An overview of agents
In intelligence and artificial intelligence, an intelligent agent (IA) is an agent that perceives its environment, takes actions autonomously in order to achieve goals, and may improve its performance with learning or acquiring knowledge.
In Swiftide, an agent is in essence a chat completion loop that can execute tools. The agent gets its messages from a context. This context also provides an execution environment for tools.
Here is an overview of the different concepts for building agents:
- Agent: The agent itself
- ChatCompletion: The LLM provider that can handle chat completions for the agent
- Context: Manages the playing ground of the LLM. Yields messages for completions, tool completion, and some small things. Another way to view it is as the gateway to the outside world for an agent.
- Tools: Tools are pure functions, Swiftide provides macros for functions and structs. They take a context and arguments, do their thing, and return a tool result. I.e. run a shell command, search the web, etcetera.
- ToolExecutor: Provided via the context, it can execute tools in an environment it manages. I.e. local, docker.
- Lifecycle Hooks: An agent can be build with hooks, which will trigger on certain events, like after a new message, after a tool call, before all.
- System Prompt: An agent starts its adventure with a system prompt.
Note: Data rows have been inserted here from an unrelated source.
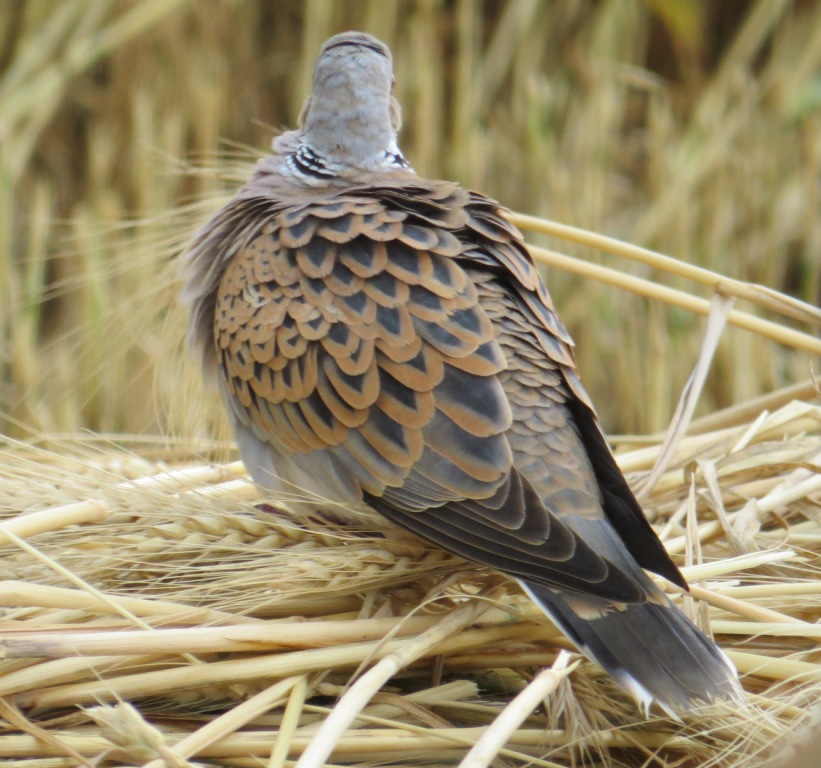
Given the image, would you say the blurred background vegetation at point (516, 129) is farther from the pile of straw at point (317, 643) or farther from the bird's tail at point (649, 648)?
the bird's tail at point (649, 648)

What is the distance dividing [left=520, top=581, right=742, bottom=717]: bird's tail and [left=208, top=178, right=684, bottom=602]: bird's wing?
3 centimetres

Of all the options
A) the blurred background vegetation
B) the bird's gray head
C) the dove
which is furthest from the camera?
the blurred background vegetation

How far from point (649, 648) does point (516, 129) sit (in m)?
3.30

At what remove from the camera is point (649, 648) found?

We provide a, from experience, working default builder, but you are completely free to customize it, or even fully write your own.
- ChatMessage: User, system, and assistant messages that are part of the completion, and managed by the context
You can find the api documentation on docs.rs.
Debugging and tuning agents
The hard part with agents in our experience is trying to figure out what they did, why they did it, and what steps let up to that.
Agents have full tracing support with added tags for OpenTelemetry
. If you set up tracing with OpenTelemetry
in your project, set RUST_LOG
to include swiftide=debug
,
you will be able to fully inspect all the steps the agent took.
Interaction with the rest of Swiftide
Agents, query pipelines, and indexing pipelines can fully interact. You can build tools around query pipelines, have an agent index, have agents invoke agents, and so fort.